More evidence is needed before APBI can be considered a new standard, said U.K. commentators in an editorial to accompany the published findings (Lancet. 2015 Oct 19. doi: 10.1016/S0140-6736[15]00471-7).

“This trial presents maturing data and further evidence is required from the 14,000 patients in five, as yet unreported, APBI phase III trials,” saidDr. Charlotte Coles of Cambridge (England) University NHS Foundation Trust and Dr. John Yarnold of the Royal Marsden Hospital NHS Foundation Trust in London in the editorial (Lancet. 2015 Oct 19. doi: 10.1016/S0140-6736[15]00518-8).

Continued follow-up for at least 10 years is planned, “which is essential in view of the linear rate of recurrence for lower risk patients and the ongoing effect of radiotherapy after 5 years of treatment,” Dr. Coles and Dr. Yarnold add.

One of the main reasons for APBI is to reduce the number and duration of treatment from weeks to days and thereby radiation exposure that may result in toxicity. The editorialists noted, however, that recent studies have shown it is possible to give WBI over 3 rather than 5 weeks, and the FAST-Forward trial in the United Kingdom, is looking to see if 1 week is possible.

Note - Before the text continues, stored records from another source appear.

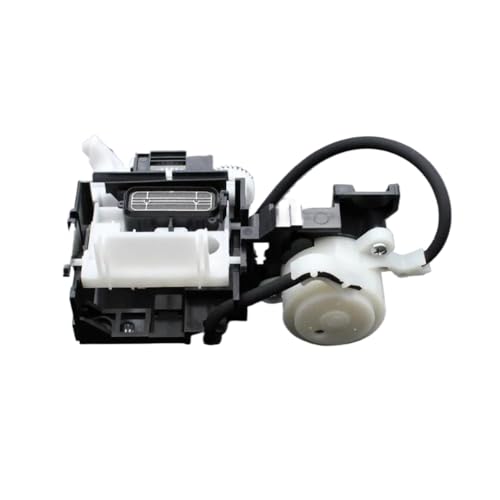 CQadsDyrx 1 x Pumpentintensystem Capping Assy Reinigungseinheit kompatibel mit L1110 L3100 L3101 L3106 L3108 L3110 L3115 L3116 L3117 L3118 L3119 L3150 -Drucker der Serie Serie von CQadsDyrx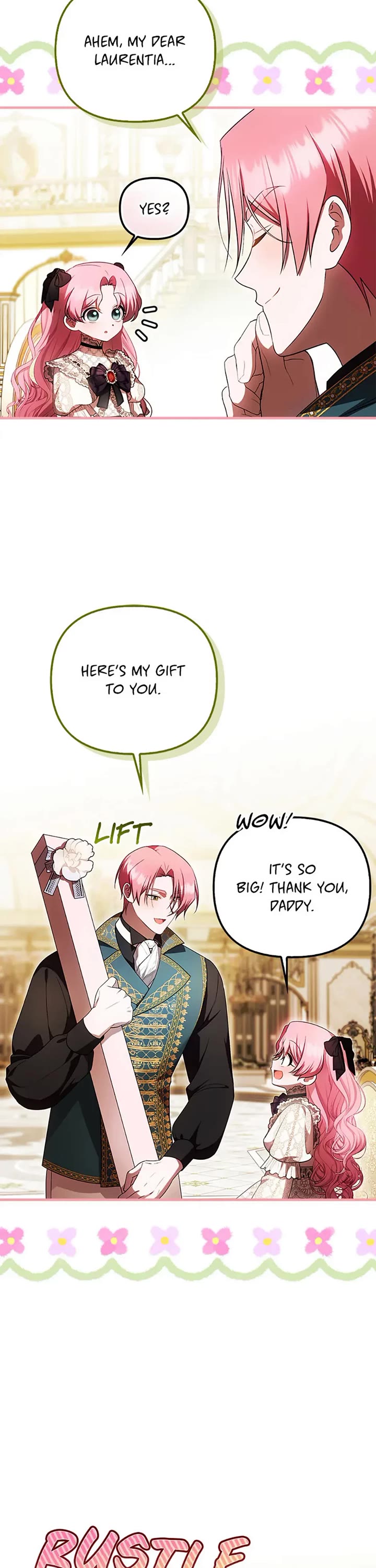 First Time As An Adored Youngest Child chapter 65 page 17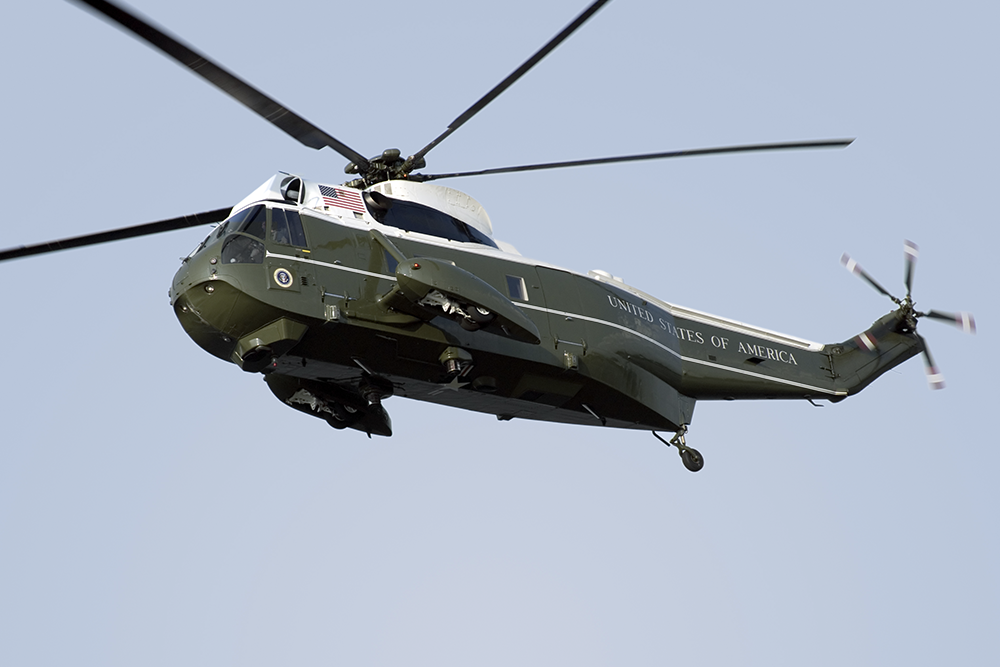 Old Troubles for the New Presidential Helicopter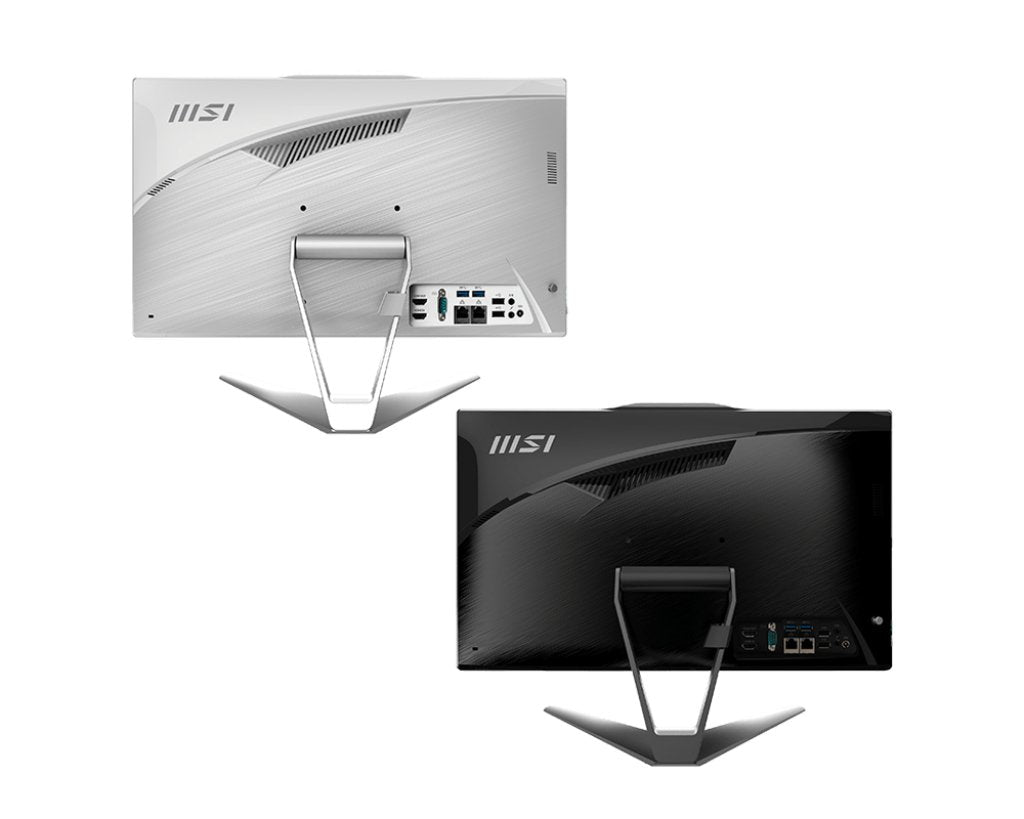 All In One Msi Pro Ap222t 218eu G7400 4gb Ssd 128gb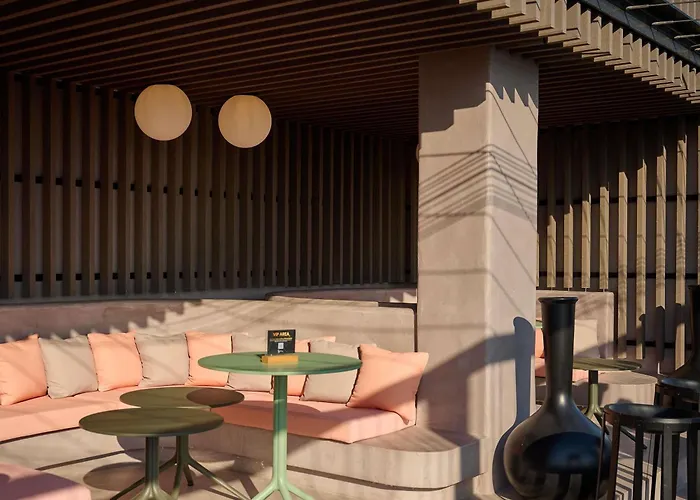 Novotel Lavant Szálloda Valencia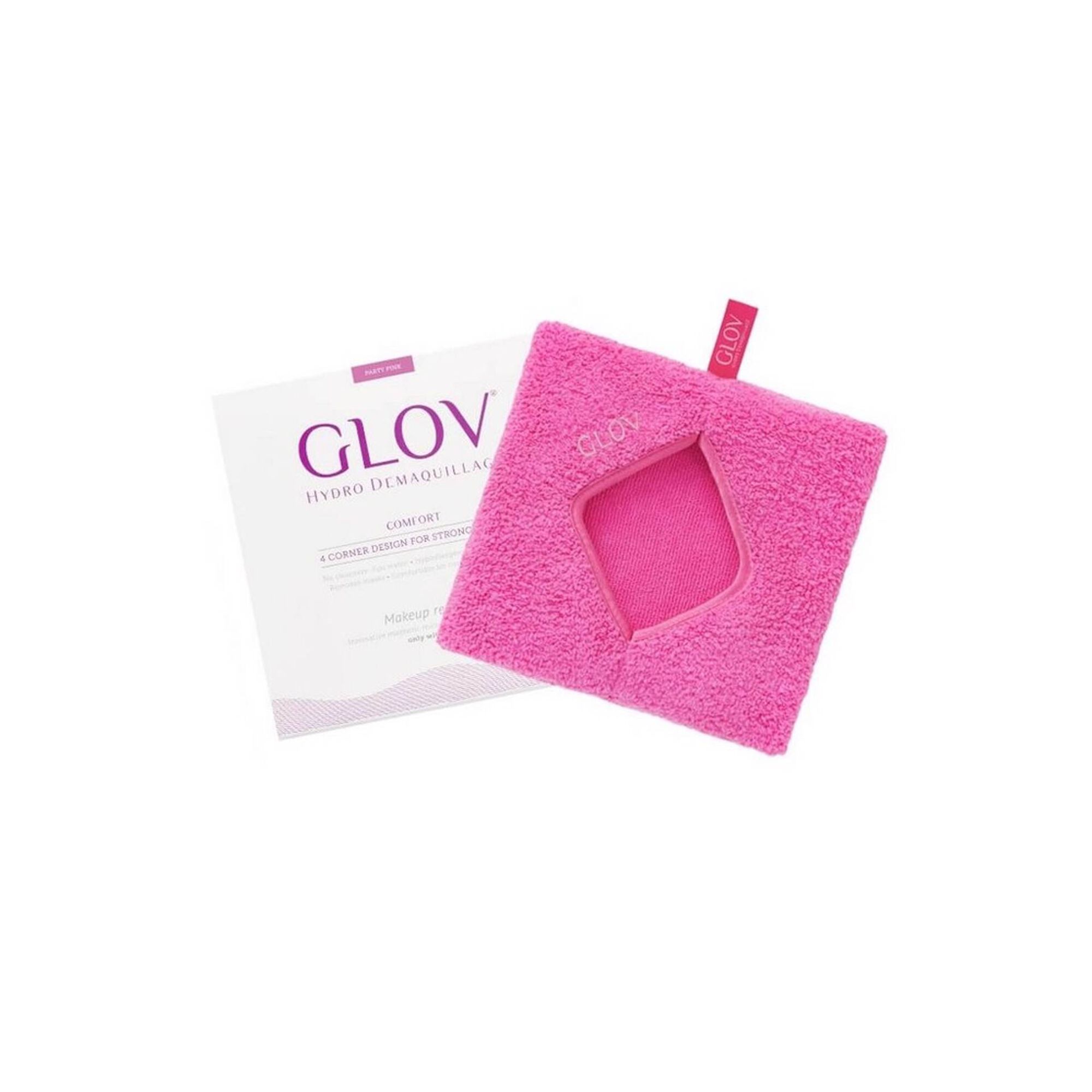 Hydro Démaquillage Makeup Glove Comfort Party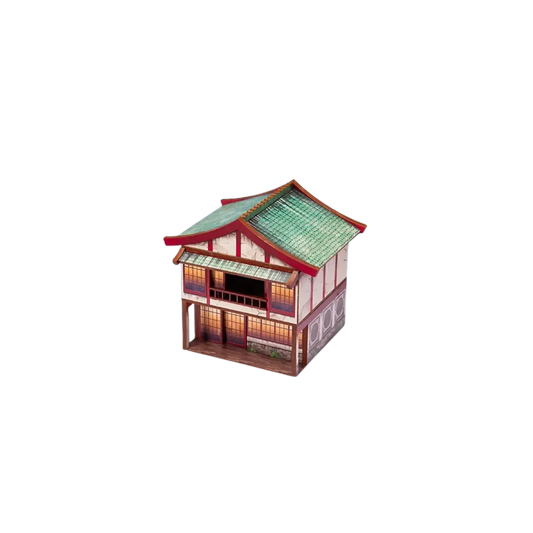Tianyu Town: Fangwu-Micro Art Studio-Radaddel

In the current trial, APBI was delivered at a total dose of 30-32 Gy given in seven to eight fractions over 4-5 days to 633 women, and WBI was given at a total dose of 50 Gy in 25-28 fractions over a 5-week period with a 10 Gy boost to the tumor bed given in five fractions to 551 women.

The median age of the women in the trial was 62 years and 39% had stage I and 51% had stage II cancer. The remainder had stage III or unknown stage disease. The majority of patients had invasive carcinoma (95%), and in 86%, the primary tumor was 2 cm or smaller in size.

“The efficacy of partial breast irradiation is the same as whole breast radiation but is more gentle,” Dr. Strnad observed in an interview.

There fewer grade 2-3 adverse events involving the skin (3.2% vs. 5.7%; P = .08) at 5 years’ follow-up with APBI than with WBI. There was no significant difference between the two radiation modalities in grade 2-3 adverse effects involving the subcutaneous tissue (7.6% vs. 6.3%; P = .053) or grade 3 fibrosis (0% vs. 0.2%; P = .46). No grade 4 late side effects were reported.

“I think the take-home message is that we have two alternatives for radiation therapy after breast-conserving surgery,” Dr. Strnad said. “Everybody should know these data and decide on the most appropriate therapy.”